Fujifilm XQ1 First Impressions Review
Body & Design
The XQ1's design will look instantly familiar to anyone who's followed this sector of the market over the past few years - it looks almost exactly the same as Canon's S-series compacts and the Sony RX100. In the process, almost all of Fujifilm's usual design distinctiveness has disappeared - only the tiny accent to the top-plate underneath the shutter button marks it out as looking slightly different.
It's a very nicely-made camera though, which feels extremely solid in your hand. It's quite slender and genuinely pocketable, smaller than the RX100 but not quite as small as the Canons. The thumbpad on the back has a thick rubber coating, and has a slight 'hook' to help give a more secure grip. The textured surface of the black version shown helps in this regard too.
The back of the camera is dominated by the 3" 920k dot screen, with the rear controls clustered to its right. There's a small dial that also acts as a 4-way controller, with the Menu/OK button in its center.

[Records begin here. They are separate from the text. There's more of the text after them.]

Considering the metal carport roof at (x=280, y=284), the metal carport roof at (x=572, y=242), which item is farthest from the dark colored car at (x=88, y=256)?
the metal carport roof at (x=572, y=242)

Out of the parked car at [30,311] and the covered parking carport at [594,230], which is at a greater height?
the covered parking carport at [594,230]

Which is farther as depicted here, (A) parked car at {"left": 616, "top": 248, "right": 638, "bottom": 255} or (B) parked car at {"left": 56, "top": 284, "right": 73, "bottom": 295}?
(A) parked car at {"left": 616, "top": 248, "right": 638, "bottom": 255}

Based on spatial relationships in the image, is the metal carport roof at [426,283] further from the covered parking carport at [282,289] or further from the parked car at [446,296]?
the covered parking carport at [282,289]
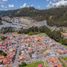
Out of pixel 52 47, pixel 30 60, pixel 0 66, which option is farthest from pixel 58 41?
pixel 0 66

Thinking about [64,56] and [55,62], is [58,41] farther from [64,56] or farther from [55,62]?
[55,62]

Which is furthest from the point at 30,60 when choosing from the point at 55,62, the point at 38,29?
the point at 38,29

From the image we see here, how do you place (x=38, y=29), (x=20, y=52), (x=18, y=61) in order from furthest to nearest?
(x=38, y=29) < (x=20, y=52) < (x=18, y=61)

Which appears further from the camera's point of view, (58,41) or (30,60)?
(58,41)

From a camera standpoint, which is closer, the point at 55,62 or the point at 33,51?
the point at 55,62

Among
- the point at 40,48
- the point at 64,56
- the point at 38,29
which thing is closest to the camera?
the point at 64,56

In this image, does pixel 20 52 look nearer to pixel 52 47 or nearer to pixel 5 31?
pixel 52 47

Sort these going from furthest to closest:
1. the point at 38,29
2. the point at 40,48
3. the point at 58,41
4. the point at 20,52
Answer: the point at 38,29 < the point at 58,41 < the point at 40,48 < the point at 20,52

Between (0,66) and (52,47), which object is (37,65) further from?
(52,47)

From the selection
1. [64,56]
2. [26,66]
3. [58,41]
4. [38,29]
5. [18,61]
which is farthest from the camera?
[38,29]
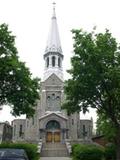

The XQ1 has a dedicated movie recording button, allowing video capture from all exposure modes. The E-Fn button acts as a 'shift key' to access further functions from the 6 buttons above it (Play, Record and 4-way controller), all of which are user-assignable - see later for more details.
Top of camera
The XQ1's top plate is utterly conventional - the shutter button is encircled by a small zoom lever, with the small On/Off button to one side and the mode dial to the other. The stereo microphones are placed towards the center., with the pop-up flash on the left. This is not motorized, but released by a sliding mechanical switch.
Here you can also clearly see the customizable control ring around the lens, which rotates smoothly without any click-stops. With the lens retracted, the camera is reasonably slender and pocketable.
In your hand
The XQ1 has built-in Wi-Fi which is primarily designed for sharing photos. Images can be transferred to your tablet or smartphone using Fujifilm's unimaginatively-named 'Camera Application' for iOS and Android. There's also a basic 'Photo Receiver' app that you can encourage your friends to install, so you can transfer images to their device. Alternatively images can be automatically saved to PC across a Wi-Fi network, using the equally literally-titled 'PC Autosave' program for Windows or Mac.
Wi-Fi sharing is activated by pressing the E-Fn button in playback mode, at which point the camera will fire up its network and give on-screen instructions for how to connect. It's all relatively straightforward, mainly because the camera sets up an unsecured network with no password. Instead all connections have to be explicitly authorized from the camera.
Overall this isn't the most exciting or sophisticated implementation of in-camera Wi-Fi we've seen. However it's reasonably straightforward to set up and use, and offering a stripped-down app that can only receive images is a nice touch.